* YOUR INSTRUCTIONS:
When you reach the line with "Wall mounted brass" in the records below, begin transcribing exactly and continue up to and including the line with "Blue Christmas Star Wallpaper", leaving out every picture.

* RECORDS TO PROCESS:
+-------+

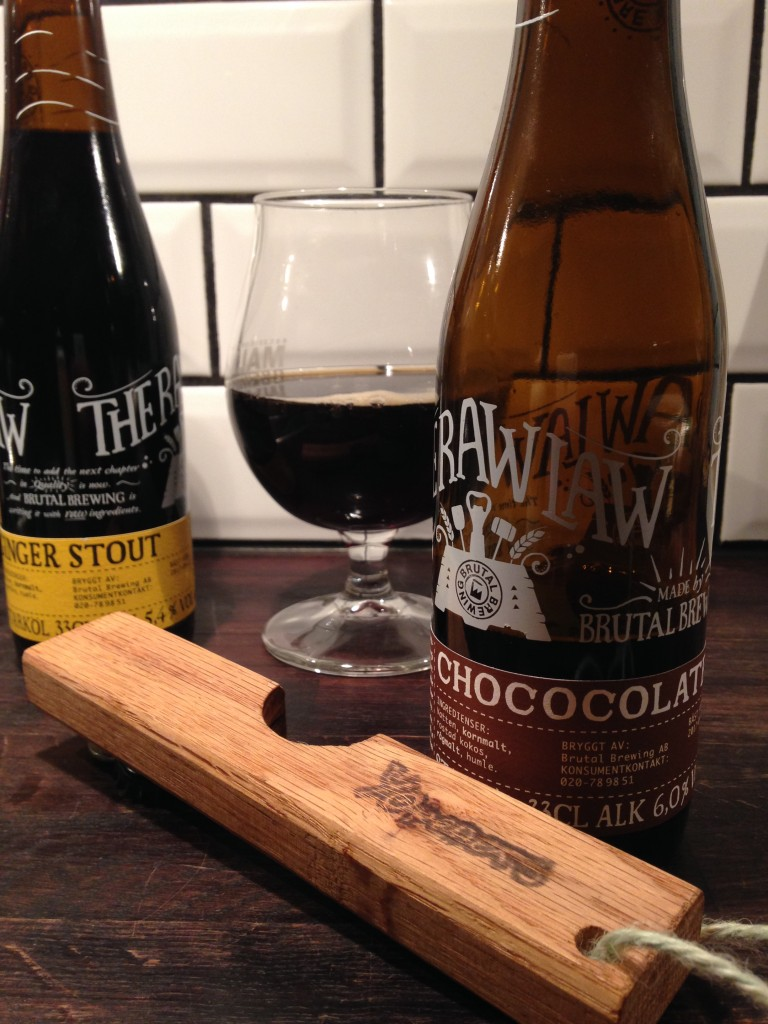 Ölrecensioner: Brutal brewing, var har dom hamnat och hur smakar nya Chococolate lager samt Ginger Stout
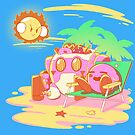 Day at the beach  by coinbox tees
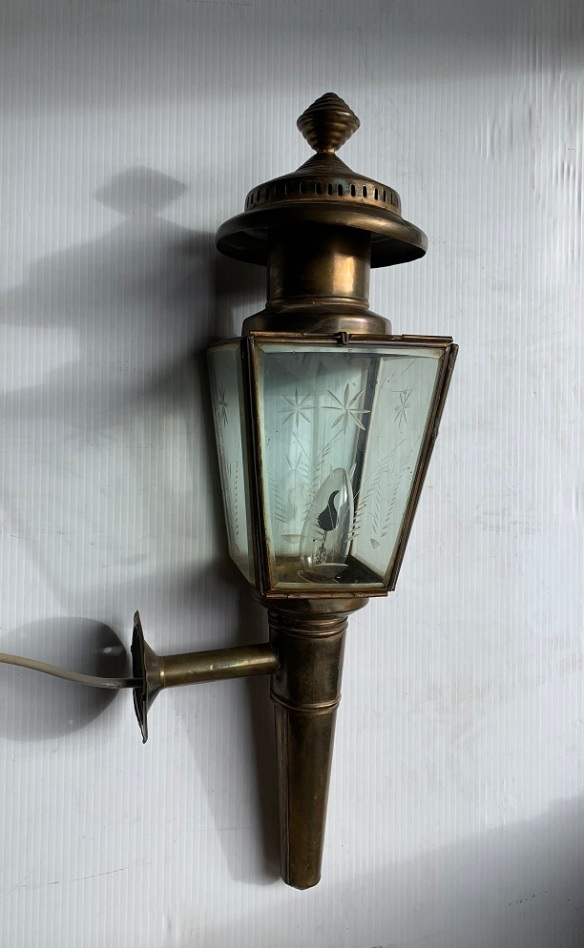 Wall mounted brass carriage light with cut glass detail. height 52cm, width 13cm, $245salvaged, recycled, demolition, reproduction, restoration, home renovation secondhand, used , original, old, reclaimed, heritage, antique, victorian, art nouveau edwardian, georgian, art deco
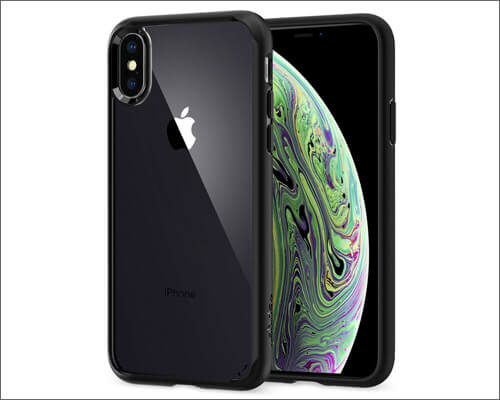Spigen iPhone Xs Wireless Charging Compatible Case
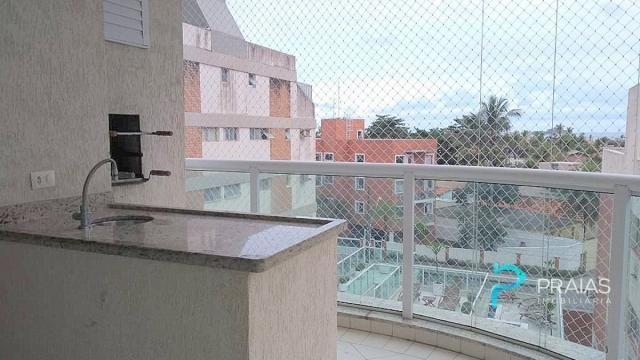 Apartamento à venda com 3 dormitórios em Enseada, Guarujá cod:68127 - Foto 2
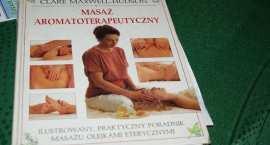 Deser z Kulturą we Włocławku - Aromaterapia i techniki relaksacyjne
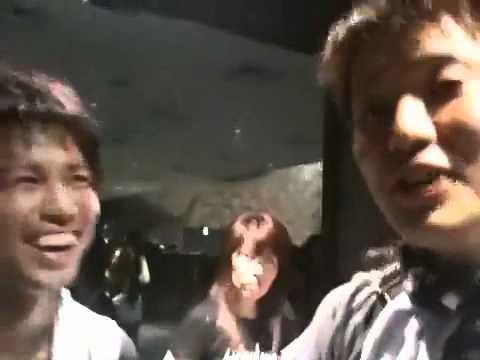 Japanese 21th century boys love Adam Lambert (видео)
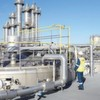 How PLCs Help to Avoid Hazards and Increase Plant Safety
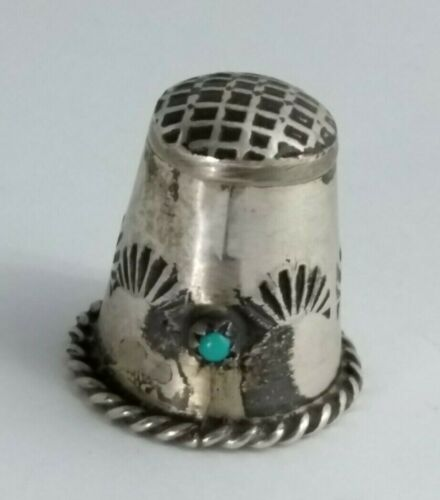 Vintage Solid Sterling Silver Turquoise Thimble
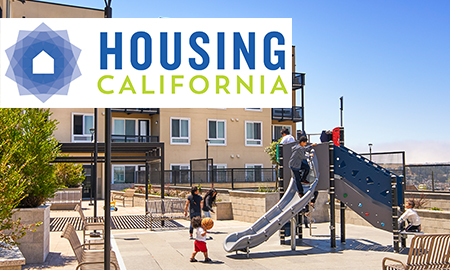 2018 Housing California Annual Conference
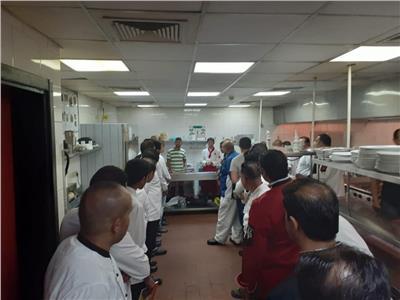 وزارة السياحة تستضيف أحد أكبر الشيفات الصينيين لتدريب الطهاة المصريين بالغردقة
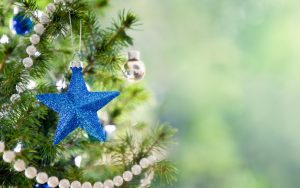 Blue Christmas Star Wallpaper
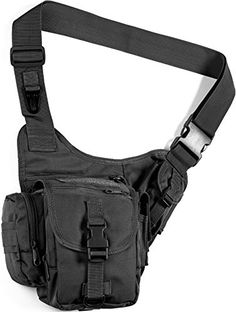 "Sidekick Sling Bag Black. Measures 8 1/2"" x 3"" x 9"". 600 Denier PVC lined construction. Soft mesh back panel contours to hip for a fitting carry. Cross body adjustable strap for hands-free carry. Back panel access serves as a potential concealed carry compartment. Three external utility pouches perfect for a phone, pistol clip, pepper spray or first aid kit. Large main compartment with water resistant drawstring closure. Weight: 1.2 lbs. Color: Black."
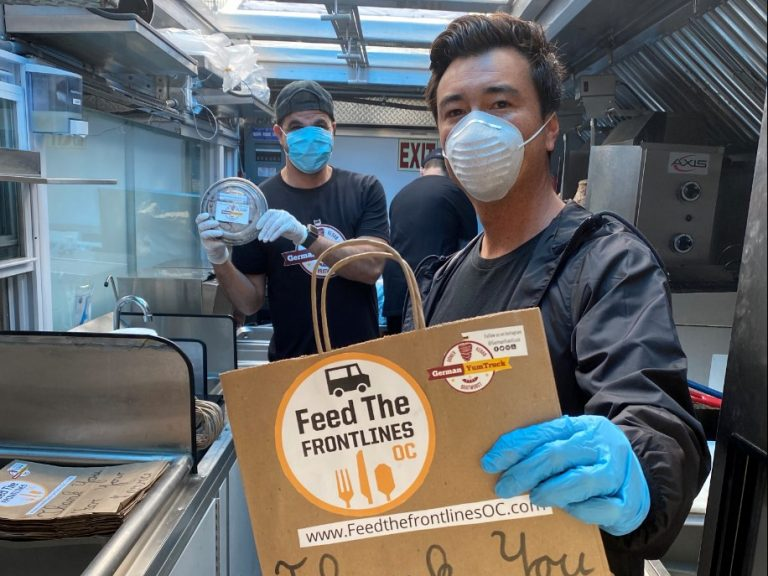 O.C. Steps Up: Sponsoring Free Meals For Healthcare Workers With Feed The Frontlines OC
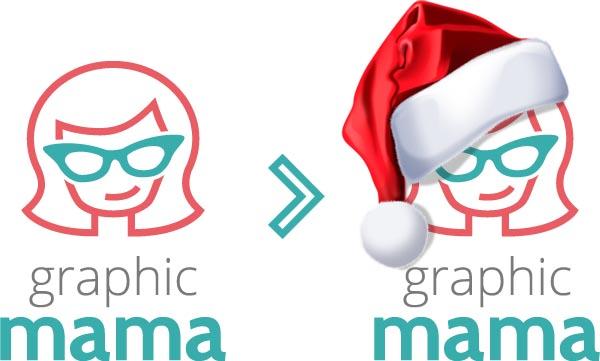 graphicmama-christmas-hat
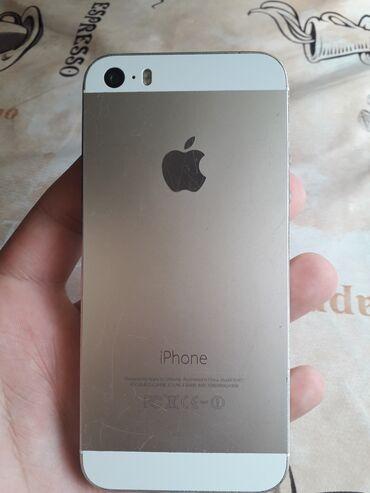 IPhone 5s | 16 GB | Sarı | İşlənmiş | Çatlar, cızıqlar, Barmaq izi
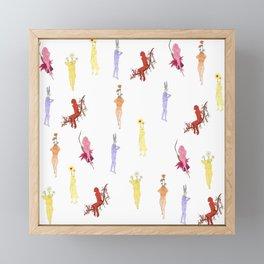 Flower Girls (Growth Series) Framed Mini Art Print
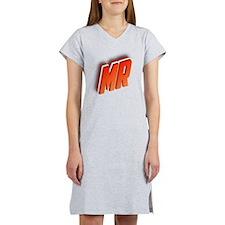 Asmr 1 Peformance Dry T-Shirt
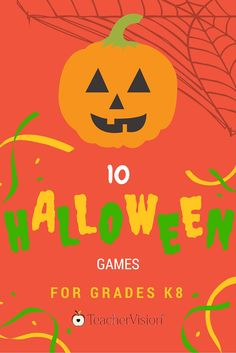 Enjoy 10 fun Halloween games to play with students in your classroom. https://www.teachervision.com/slideshow/halloween/54440.html?utm_content=buffera2fb9&utm_medium=social&utm_source=pinterest.com&utm_campaign=buffer #Halloween #Games #elemchat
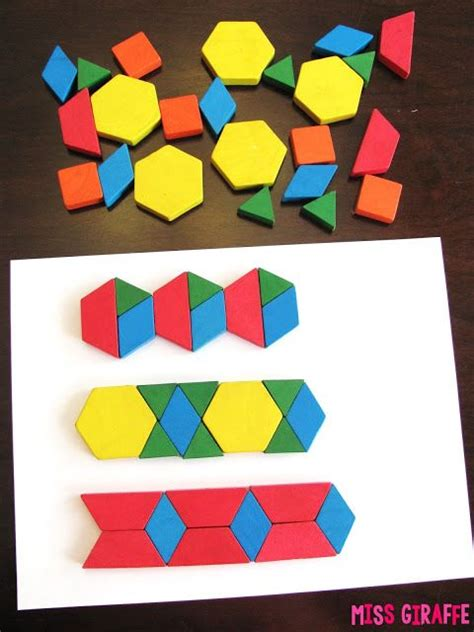geometric pattern games 9069 best images about early childhood math prek 2 on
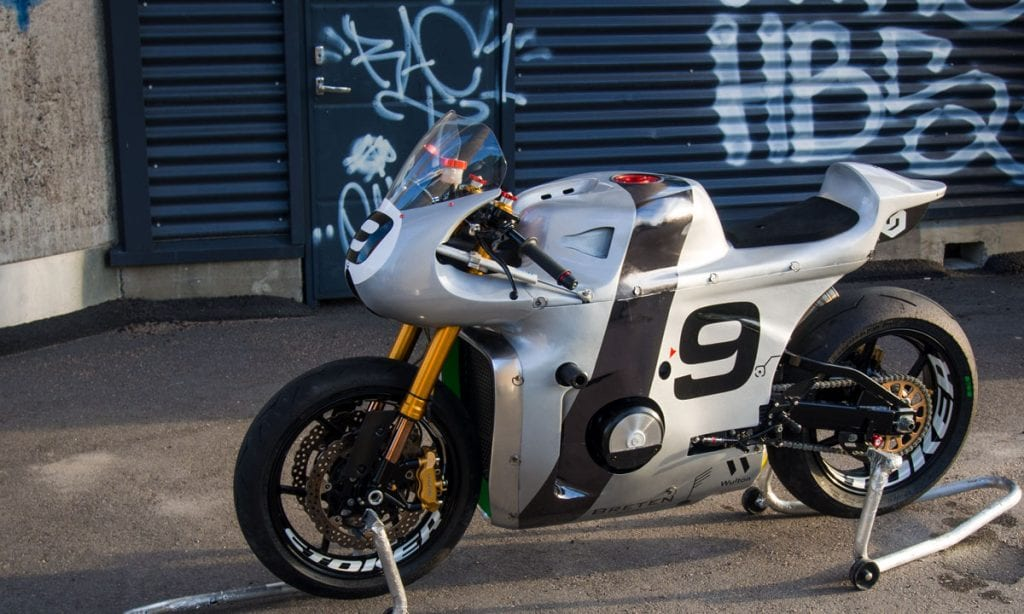 Return of the Cafe Racers - Fueling the Fire – Stoker Motorcycles ZX-6RR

+-------+

* SOLUTION FOR THIS PROBLEM:
 Wall mounted brass carriage light with cut glass detail. height 52cm, width 13cm, $245salvaged, recycled, demolition, reproduction, restoration, home renovation secondhand, used , original, old, reclaimed, heritage, antique, victorian, art nouveau edwardian, georgian, art deco
Spigen iPhone Xs Wireless Charging Compatible Case
 Apartamento à venda com 3 dormitórios em Enseada, Guarujá cod:68127 - Foto 2
 Deser z Kulturą we Włocławku - Aromaterapia i techniki relaksacyjne
 Japanese 21th century boys love Adam Lambert (видео)
 How PLCs Help to Avoid Hazards and Increase Plant Safety
 Vintage Solid Sterling Silver Turquoise Thimble
 2018 Housing California Annual Conference
 وزارة السياحة تستضيف أحد أكبر الشيفات الصينيين لتدريب الطهاة المصريين بالغردقة
 Blue Christmas Star Wallpaper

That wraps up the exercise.